Two thoughts on vitamin D: Are treatments for seasonal affective mood disorders, involving shining bright lights on the skin, effective simply because they stimulate the production of vitamin D? Does exposure to sunlight affect blood-cholesterol levels?

Steve Palmer
Plainfield, N.J.

Could the lack of vitamin D be a cause of the "death in the dark months" of elderly people? The rise of depression in the winter months could be accounted for, as well, and perhaps treated very simply by adding the vitamin to our diets.

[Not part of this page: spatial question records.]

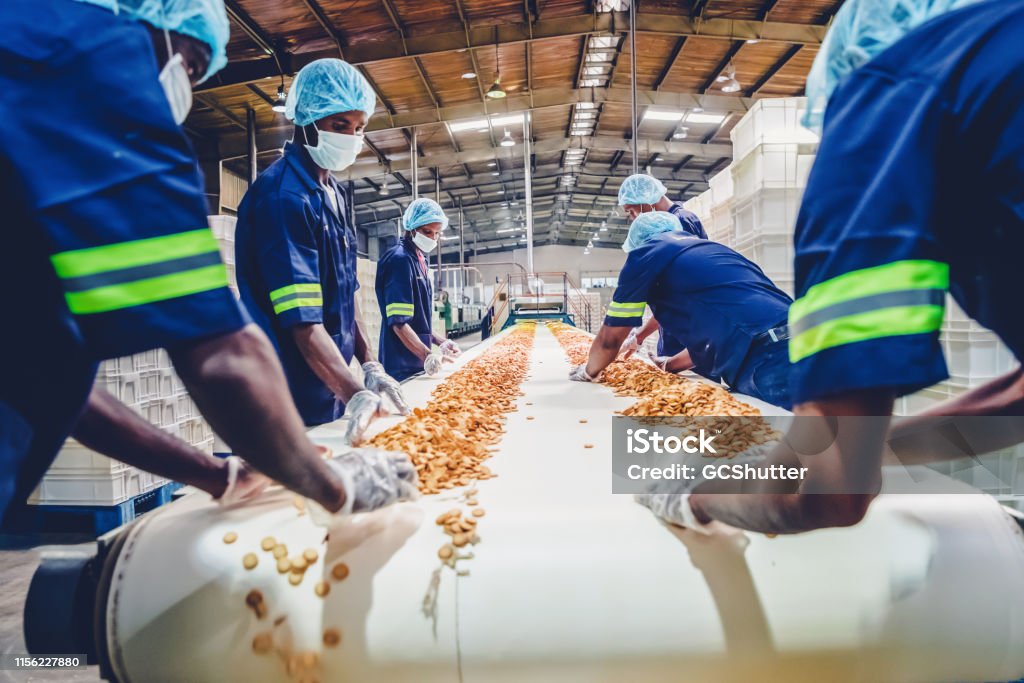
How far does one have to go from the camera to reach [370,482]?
35.0 inches

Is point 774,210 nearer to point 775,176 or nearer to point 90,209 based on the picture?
point 775,176

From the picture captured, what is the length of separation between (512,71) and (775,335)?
779 centimetres

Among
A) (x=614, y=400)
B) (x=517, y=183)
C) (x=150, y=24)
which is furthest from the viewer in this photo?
(x=517, y=183)

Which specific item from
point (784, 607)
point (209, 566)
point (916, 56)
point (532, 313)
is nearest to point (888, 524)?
point (784, 607)

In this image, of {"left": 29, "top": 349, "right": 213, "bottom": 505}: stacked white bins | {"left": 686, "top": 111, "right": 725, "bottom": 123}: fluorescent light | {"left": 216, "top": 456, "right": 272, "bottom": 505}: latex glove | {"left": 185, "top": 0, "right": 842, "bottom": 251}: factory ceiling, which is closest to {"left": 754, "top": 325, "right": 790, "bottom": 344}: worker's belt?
{"left": 216, "top": 456, "right": 272, "bottom": 505}: latex glove

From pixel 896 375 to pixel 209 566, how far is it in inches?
38.1

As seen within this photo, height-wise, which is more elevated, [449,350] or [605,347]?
[605,347]

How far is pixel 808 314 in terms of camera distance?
2.25 ft

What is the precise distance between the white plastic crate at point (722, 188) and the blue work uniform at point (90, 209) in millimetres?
3467

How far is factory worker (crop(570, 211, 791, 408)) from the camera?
1.85m

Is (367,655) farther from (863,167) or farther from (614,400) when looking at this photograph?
(614,400)

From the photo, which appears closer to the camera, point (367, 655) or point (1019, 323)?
point (1019, 323)

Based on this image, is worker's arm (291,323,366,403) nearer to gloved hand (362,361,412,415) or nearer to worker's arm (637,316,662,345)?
gloved hand (362,361,412,415)

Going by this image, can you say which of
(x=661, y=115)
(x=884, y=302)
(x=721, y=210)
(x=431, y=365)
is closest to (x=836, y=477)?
(x=884, y=302)
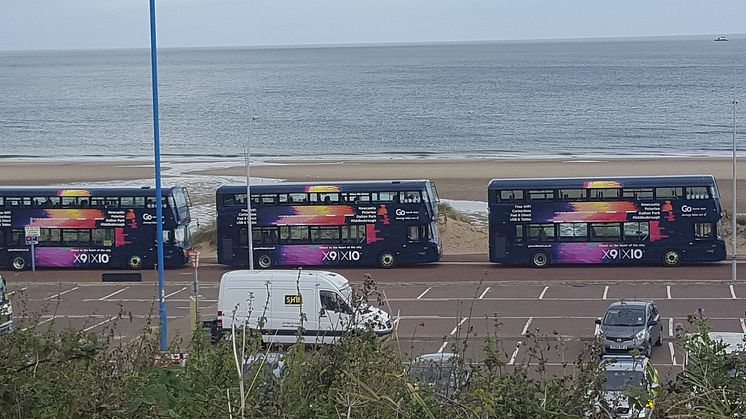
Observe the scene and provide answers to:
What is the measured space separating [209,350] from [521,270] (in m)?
27.7

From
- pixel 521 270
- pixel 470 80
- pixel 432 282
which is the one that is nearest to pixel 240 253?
pixel 432 282

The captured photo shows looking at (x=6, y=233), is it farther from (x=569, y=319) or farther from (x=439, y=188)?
(x=439, y=188)

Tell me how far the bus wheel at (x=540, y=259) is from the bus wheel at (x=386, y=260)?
4550mm

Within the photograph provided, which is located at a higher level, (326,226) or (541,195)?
(541,195)

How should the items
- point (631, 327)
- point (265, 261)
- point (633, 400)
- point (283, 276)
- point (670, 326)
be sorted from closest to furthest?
1. point (633, 400)
2. point (631, 327)
3. point (283, 276)
4. point (670, 326)
5. point (265, 261)

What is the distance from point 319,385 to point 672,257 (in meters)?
28.8

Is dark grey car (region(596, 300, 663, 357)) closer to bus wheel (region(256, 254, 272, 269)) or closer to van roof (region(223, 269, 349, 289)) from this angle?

Follow up, please.

Karl L. Roesch
Arlee, Mont
.

Ending the year right

I sincerely thank you for the informative articles you make available. My family and I look forward to Science News, and we always share the knowledge acquired with our friends. We view your publication as a national resource.

R.N. Molina
San Diego, Calif
.

My wife has been giving me a subscription to Science News for many years, and I still read each edition in its entirety. What I love about the Web site is the ability to find an article I have read previously, reread the article, and e-mail it to someone with whom I have been discussing the subject. I encourage everyone who has any interest in science to get your publication. Keep up the good work!